Letter to GP about mother?

115 replies

LozzaChops101 · 17/04/2024 15:45

Hello everyone - just after some advice about sending a letter to my mother's GP. This might be a bit garbled as my brain is completely fried at the moment, apologies.

My mother (74 now) tried to bring up cognitive impairment to her GP when I accompanied her to an appointment after she had a heart attack in early 2018. She thought she was becoming "forgetful" due to her heart attack, but I had been seeing signs for several years. Her GP was extremely dismissive, saying if she knew where she was and hadn't left the gas on then there was nothing to worry about. There was definitely something to worry about then, and it's obviously got worse since. I need to somehow get him to take it seriously as I'm now struggling to cope with her on my own. Another problem I have is that my mother is (has always been) quite difficult with me, and this is only getting worse as she gets older - she gets furious with me, then stops speaking to me for weeks if she feels slighted, which includes any suspicion that I might have noticed that she's done something a bit batty. I don't know how she remembers that she isn't speaking to me when she forgets everything else(!) but I really would like her not to know that I've been in touch with her GP about her.

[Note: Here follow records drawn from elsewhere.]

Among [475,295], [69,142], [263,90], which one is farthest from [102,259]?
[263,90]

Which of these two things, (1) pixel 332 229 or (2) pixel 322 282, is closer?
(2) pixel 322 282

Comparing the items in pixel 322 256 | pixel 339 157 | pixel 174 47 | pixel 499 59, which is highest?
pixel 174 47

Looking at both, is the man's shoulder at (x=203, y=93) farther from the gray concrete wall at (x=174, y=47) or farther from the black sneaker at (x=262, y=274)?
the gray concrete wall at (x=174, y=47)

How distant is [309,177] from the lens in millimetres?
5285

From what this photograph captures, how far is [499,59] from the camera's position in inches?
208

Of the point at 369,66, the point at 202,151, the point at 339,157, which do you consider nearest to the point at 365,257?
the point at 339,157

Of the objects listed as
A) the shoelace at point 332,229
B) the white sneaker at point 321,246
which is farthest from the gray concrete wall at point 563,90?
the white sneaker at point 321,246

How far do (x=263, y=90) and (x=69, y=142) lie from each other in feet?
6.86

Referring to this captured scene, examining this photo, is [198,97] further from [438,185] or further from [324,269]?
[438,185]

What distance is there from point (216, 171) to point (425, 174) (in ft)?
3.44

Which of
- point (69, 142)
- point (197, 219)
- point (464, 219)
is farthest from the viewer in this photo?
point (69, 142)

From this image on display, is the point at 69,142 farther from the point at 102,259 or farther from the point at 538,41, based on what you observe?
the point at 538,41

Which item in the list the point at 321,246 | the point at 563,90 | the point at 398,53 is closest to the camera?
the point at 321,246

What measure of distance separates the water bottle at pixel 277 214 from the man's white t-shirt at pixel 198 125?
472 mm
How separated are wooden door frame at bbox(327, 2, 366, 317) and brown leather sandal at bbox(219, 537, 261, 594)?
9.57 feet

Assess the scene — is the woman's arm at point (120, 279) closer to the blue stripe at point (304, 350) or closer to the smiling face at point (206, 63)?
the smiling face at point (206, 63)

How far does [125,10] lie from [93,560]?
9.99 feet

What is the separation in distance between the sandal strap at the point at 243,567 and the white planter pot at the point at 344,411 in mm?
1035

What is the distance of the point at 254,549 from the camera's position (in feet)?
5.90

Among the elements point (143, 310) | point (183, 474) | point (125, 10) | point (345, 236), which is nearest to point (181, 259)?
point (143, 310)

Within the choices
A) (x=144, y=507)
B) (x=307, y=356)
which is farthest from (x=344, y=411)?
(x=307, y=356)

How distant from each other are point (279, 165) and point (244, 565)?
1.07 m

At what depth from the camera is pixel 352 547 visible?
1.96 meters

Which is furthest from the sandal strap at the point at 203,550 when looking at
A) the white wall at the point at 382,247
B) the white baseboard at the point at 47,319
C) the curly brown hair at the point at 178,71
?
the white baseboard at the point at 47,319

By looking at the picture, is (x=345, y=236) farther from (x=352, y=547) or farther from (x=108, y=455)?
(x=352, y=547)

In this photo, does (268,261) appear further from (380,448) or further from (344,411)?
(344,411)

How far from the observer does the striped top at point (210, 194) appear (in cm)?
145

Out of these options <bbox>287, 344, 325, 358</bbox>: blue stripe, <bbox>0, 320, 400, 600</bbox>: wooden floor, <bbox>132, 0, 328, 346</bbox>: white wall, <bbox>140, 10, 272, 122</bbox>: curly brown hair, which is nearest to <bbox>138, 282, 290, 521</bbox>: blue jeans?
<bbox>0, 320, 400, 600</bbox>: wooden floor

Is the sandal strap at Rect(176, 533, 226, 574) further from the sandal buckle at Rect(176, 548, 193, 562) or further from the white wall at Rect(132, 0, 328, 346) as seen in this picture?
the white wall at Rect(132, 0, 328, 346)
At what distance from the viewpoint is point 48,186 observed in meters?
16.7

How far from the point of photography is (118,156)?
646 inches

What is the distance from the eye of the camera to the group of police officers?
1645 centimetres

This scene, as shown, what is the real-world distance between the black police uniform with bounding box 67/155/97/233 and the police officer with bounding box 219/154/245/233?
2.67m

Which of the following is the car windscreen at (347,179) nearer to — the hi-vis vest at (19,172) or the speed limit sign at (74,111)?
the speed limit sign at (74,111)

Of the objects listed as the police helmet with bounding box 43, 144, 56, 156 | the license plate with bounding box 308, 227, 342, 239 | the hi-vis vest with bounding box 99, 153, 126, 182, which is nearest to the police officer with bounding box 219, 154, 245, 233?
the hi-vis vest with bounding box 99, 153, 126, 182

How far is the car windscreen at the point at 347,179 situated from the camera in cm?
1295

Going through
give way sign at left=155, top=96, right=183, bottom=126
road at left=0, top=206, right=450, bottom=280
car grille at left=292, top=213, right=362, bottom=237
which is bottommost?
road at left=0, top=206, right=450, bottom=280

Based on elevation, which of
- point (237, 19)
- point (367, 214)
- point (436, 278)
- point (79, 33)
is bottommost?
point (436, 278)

We've got to the stage now where her friends are bringing it up to me, and each other. She can't remember any appointments, or that she's meeting friends, she struggles to follow conversations, and she completely messes up her (vast array of) medication; forgetting that she's already taken it, or forgetting to take it at all. We have the same conversation literally dozens of times a day, each time can be within a minute or two, and she won't remember. She can't remember very recent events, eg. last night I helped her fill in an online form for an imminent asthma assessment, the second she pressed "submit" she said "Oh, I think have to do a form about my asthma somewhere, but I don't know what that is." She is also now becoming very belligerent with her friends for little/no reason and then can't remember that she's done it. She's cut off completely two friends that she's known for over 60 years without explanation to them.

Her own mother developed vascular dementia in her late 50s, but this feels different, and if a stranger spent a few minutes talking to her they might not notice. She's also physcially quite active, she can garden all day, has pilates weekly (that she almost always forgets to attend now) and volunteers to go leafletting (then obviously can't remember where she's been) etc, so she doesn't fit the average image of an old lady with dementia to outsiders.

TLDR!

A) Can I write to mother's GP re. concerns about dementia/cognitive impairment?

B) If not GP, who, if anyone?

C) What should I include if I do?!

I think this is probably a garbled mess, apologies.

Thanks for reading! Yours in mild desperation, etc.

OP posts:
letsgoskiing · 01/05/2024 19:05

cestlavielife · 01/05/2024 18:55

" hello good morning what did you have for breakfast"
Could elicit a response which may or may mot reveal issues
Ahead of any formal memory test
If you arrange covertly to be there you can then inform nurse or GP which questions were showing short term memory loss

My patients would look at me as if I were mad if I asked them what they had for breakfast! I do love it when people who have never done my job tell me how to do it.....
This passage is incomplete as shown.